“自我”的反面
“自我“的第二面是哲学,哲学选择了“自我”的反面,认为“自我”有实际的意义,是实词性的存在。这就是说,“自我”自说自话,自证存在,认为存在的意义就在他自身,他纯粹为了自己而工作。“自我“觉得自己不是影子,而是真实和实质的的存在。“自我”坚持拥有自己的生命,是自己支配范围内的主宰,有权利拥有和掌控自己行动范畴的事务,认定自己的存在确凿无疑。他认为自己的职责是自我完善,自我升华,这源于对自我的爱。就这样,那些选择“自我”反面的人们,将他们的行为和事业奠基在诸多邪恶的基础之上,这个基础极其脆弱,腐朽不堪。对此,我们已经在《箴言集》第十二篇和第二十五篇(《古兰经的奇迹》)中,全面明确地阐述过,证明这些基础既脆弱又邪恶。

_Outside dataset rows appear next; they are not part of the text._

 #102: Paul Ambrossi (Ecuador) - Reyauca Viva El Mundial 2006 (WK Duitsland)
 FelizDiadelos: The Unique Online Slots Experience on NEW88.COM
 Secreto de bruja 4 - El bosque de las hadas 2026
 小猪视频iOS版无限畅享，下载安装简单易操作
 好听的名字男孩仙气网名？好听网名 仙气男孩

基于这些邪恶的基础,那些著名的哲学家,甚至像柏拉图、亚里士多德、伊本·西纳、法拉比等哲学的先驱坚信,人类完善的终极目标是“类似自在者”,即类比至尊的造物主。他们以此作出法老般狂妄不义的论断,通过张扬“自我”,为五花八门的多神崇拜铺平了道路,像因果论、偶像崇拜、自然论和拜星教的信徒都从他们的学说中找到理论依据,这使“自我”在多神和迷误的山谷中自由奔驰,从而阻塞人们成为真主仆人的道路,关闭了人类天性中无助、软弱、贫穷、需求、残缺之门。就这样,他们迷失于自然的泥潭中,既得不到多神的保护,更无法获得引导,不能抵达宽广的感恩之门。

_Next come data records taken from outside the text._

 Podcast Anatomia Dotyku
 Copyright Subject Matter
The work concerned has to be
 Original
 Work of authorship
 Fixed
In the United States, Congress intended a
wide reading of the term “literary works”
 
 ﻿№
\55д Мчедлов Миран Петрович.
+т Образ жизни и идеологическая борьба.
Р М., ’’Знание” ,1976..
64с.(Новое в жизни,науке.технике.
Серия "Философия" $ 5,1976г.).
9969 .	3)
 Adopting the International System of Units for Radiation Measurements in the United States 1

相比之下,那些行进于圣道的人们,他们决意成为纯粹的独一真主的仆人。他们认定,人类的基本职责和终极目标是遵循至尊主宰的命令,效法神圣的美德,以崇高的品质和可赞的美德装饰自己。知道人类必须认识自己的无能,从而向至尊主宰的大能求助;知道自己的羸弱,从而向真主的大能寻求保护;清楚自己的贫穷,从而恳求至仁主的仁爱;看到自己需求无度,从而寻求博施之主的财富;认识到自己的缺点,从而寻求至恕主宰的宽恕;感悟自己的缺陷,从而赞颂至尊主宰的超绝完美。
就这样,由于悖逆哲学与宗教背道而驰,已经远离正道,走向迷误,把人生的缰绳交给“自我”,信马由缰,奔向形形色色的迷误。
就这样,在“自我”的反面,火狱之树“瓒枯木”茁壮成长,它的阴影蒙蔽了人类的一半,使他们远离了端正的道路。